WINDOW CONSULTANT: Gordon H. Smith Inc., NYC
LIGHTING CONSULTANT: Horton Lees Brogden Lighting
Design Inc., NYC
CONSTRUCTION MANAGER & GENERAL CONTRACTOR: Structure
Tone Inc., NYC
It is a landmark among the office towers on Madison Avenue
and one of the more recognizable structures in the city's
skyline. As such, the restoration of its exterior - a painstaking
and time-consuming task - took many years.
To implement the $35 million restoration of the exterior of
this beautiful structure at 1 Madison Avenue first required
erection of a 55-story scaffold to access the facade in order
to do the necessary repair work.
Initially, 4,000 facade deficiencies were earmarked for repair
and restoration, but it was soon discovered that 10,000 deficiencies
need to be addressed, including rigging 2,000-lb. pieces of
stone out of the building and replacing them.
The heart of the project consisted of three different combinations
of scaffolding and hoists to facilitate the work. One was
an exterior hoist that allowed access to the fixed scaffold
on the building, but due to weight constraints, the scaffold
was planked every second floor. In addition, the scaffold
was kept 3 ft. away from the building at all times. Inside
each 3-ft. cavity were 16 electric hanging rigs to allow movement
up and down along the facade and to feed personnel and materials
off the scaffold.
Work also include repointing the entire limestone and Tuckahoe
marble structure, replacing 1,100 historic windows, re-gilding
the building's gold dome and installing a new computer-controlled
lighting system to be installed on the entire building.
The restoration also included all four clocks on the building,
replication of glass tiles that needed replacement, and removal
of all of the bronze frames that served as the hour and minute
marks on the clock so that they could be refurbished, reinstalled,
recaulked and reglazed.
Because the building is a landmark, a solution needed to be
devised to allow it to remain visible while work was performed
on a building that had to remain operational. To achieve this,
netting was installed around the scaffold that allowed the
tower to still be visible.
To deal more safely with the stone on the building, which
presented unique anchorage conditions, a combination of different
anchorages were used.
Locating Tuckahoe marble to replace the damaged Tuckahoe marble
was also difficult. Since Tuckahoe marble quarries had been
closed for decades, it became a quest to locate the required
material. The search for the material led to the discovery
of a "sedan-sized" boulder of the marble in a service
station.
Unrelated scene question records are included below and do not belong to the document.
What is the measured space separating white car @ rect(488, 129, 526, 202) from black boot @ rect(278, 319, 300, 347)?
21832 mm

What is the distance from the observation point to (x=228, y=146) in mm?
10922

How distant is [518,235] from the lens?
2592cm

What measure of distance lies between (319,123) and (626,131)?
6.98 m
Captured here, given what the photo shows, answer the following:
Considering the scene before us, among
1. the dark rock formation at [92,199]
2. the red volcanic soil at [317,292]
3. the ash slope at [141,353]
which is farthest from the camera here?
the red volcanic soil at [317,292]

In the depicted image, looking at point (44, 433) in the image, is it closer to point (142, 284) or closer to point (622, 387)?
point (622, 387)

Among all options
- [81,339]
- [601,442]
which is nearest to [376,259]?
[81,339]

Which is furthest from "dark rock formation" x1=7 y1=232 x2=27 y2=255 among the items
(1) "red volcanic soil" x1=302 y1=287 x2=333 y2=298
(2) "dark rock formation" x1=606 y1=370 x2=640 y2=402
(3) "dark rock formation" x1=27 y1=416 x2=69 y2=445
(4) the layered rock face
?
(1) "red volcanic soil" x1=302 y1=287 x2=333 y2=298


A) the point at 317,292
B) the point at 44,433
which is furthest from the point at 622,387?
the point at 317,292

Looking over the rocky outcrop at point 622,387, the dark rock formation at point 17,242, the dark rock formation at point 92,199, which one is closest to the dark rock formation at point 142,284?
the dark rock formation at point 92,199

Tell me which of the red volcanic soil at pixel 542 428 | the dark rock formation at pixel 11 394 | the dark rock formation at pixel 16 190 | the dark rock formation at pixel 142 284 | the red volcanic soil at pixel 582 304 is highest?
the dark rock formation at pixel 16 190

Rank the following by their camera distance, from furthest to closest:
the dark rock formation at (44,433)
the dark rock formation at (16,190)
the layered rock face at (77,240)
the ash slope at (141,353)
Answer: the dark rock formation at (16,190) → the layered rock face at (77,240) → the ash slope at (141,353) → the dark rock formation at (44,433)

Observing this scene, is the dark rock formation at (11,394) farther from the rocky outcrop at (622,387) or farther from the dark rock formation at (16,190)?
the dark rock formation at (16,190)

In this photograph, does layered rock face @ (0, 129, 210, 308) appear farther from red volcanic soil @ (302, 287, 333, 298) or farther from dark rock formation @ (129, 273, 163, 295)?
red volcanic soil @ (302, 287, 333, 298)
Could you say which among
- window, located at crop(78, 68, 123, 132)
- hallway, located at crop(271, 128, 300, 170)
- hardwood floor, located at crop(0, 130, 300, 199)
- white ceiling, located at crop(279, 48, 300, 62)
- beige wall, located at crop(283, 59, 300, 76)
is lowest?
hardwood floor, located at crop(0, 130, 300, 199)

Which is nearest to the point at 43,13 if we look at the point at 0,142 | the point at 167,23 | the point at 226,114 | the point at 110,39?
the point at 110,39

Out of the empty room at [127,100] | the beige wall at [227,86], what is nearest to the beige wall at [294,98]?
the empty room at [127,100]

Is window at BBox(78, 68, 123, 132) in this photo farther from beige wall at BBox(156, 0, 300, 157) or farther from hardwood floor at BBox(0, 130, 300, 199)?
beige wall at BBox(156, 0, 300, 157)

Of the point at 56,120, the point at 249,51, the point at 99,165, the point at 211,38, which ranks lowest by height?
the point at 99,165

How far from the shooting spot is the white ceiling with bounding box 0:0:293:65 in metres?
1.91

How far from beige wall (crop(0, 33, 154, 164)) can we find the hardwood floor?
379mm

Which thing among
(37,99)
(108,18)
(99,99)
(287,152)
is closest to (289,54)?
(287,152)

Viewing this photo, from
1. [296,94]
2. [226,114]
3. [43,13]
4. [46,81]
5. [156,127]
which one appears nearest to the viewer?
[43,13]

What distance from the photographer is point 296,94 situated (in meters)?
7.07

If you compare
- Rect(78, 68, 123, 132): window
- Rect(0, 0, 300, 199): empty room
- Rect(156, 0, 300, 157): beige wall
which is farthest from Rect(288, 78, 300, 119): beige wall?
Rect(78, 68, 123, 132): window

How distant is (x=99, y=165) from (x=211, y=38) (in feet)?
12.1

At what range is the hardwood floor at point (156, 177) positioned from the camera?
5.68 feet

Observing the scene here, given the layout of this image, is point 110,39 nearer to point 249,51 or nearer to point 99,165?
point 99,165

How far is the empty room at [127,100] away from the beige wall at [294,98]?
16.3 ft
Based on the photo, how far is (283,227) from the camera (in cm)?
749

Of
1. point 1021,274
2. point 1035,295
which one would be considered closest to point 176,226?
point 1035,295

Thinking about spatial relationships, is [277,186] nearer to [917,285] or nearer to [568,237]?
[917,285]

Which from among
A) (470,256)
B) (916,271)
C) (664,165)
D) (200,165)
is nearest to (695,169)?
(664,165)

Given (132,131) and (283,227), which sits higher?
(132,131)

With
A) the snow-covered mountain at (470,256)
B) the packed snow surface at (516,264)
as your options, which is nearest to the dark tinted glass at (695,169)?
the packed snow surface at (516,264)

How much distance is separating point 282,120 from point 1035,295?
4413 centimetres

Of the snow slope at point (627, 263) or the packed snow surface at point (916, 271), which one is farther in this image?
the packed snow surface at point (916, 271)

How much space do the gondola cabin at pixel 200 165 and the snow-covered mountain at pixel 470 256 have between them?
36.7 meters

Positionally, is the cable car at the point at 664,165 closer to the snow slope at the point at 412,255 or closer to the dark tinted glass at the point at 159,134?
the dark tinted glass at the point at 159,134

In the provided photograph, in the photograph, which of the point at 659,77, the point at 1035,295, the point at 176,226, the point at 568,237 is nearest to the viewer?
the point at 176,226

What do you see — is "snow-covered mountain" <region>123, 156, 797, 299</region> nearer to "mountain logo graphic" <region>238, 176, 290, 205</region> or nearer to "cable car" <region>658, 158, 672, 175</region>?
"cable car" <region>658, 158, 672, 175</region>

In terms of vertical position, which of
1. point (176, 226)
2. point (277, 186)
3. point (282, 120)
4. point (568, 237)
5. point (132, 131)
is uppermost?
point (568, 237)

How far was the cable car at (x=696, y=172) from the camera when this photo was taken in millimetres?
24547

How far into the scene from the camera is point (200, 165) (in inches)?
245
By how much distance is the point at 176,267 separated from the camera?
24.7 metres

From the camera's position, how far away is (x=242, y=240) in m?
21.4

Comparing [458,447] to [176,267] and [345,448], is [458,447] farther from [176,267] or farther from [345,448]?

After the owner purchased it, it was sliced into
3-in. slabs, trucked to the site and then carved into "Dutchman"
repair pieces. The carving took place in a makeshift stone
yard on the building's roof. A drove was used on the new slabs
so they could match the original slabs while others were sandblasted
to match older stone. The marble was supplemented with white,
gray and buff cast stone and with salvaged marble from the
new Columbia University boathouse in Inwood Hill Park and
from the MetLife tower itself.
The jury said this project was "inherently complicated
by its size and therefore required great attention to detail
while re-establishing the lost art of tile setting."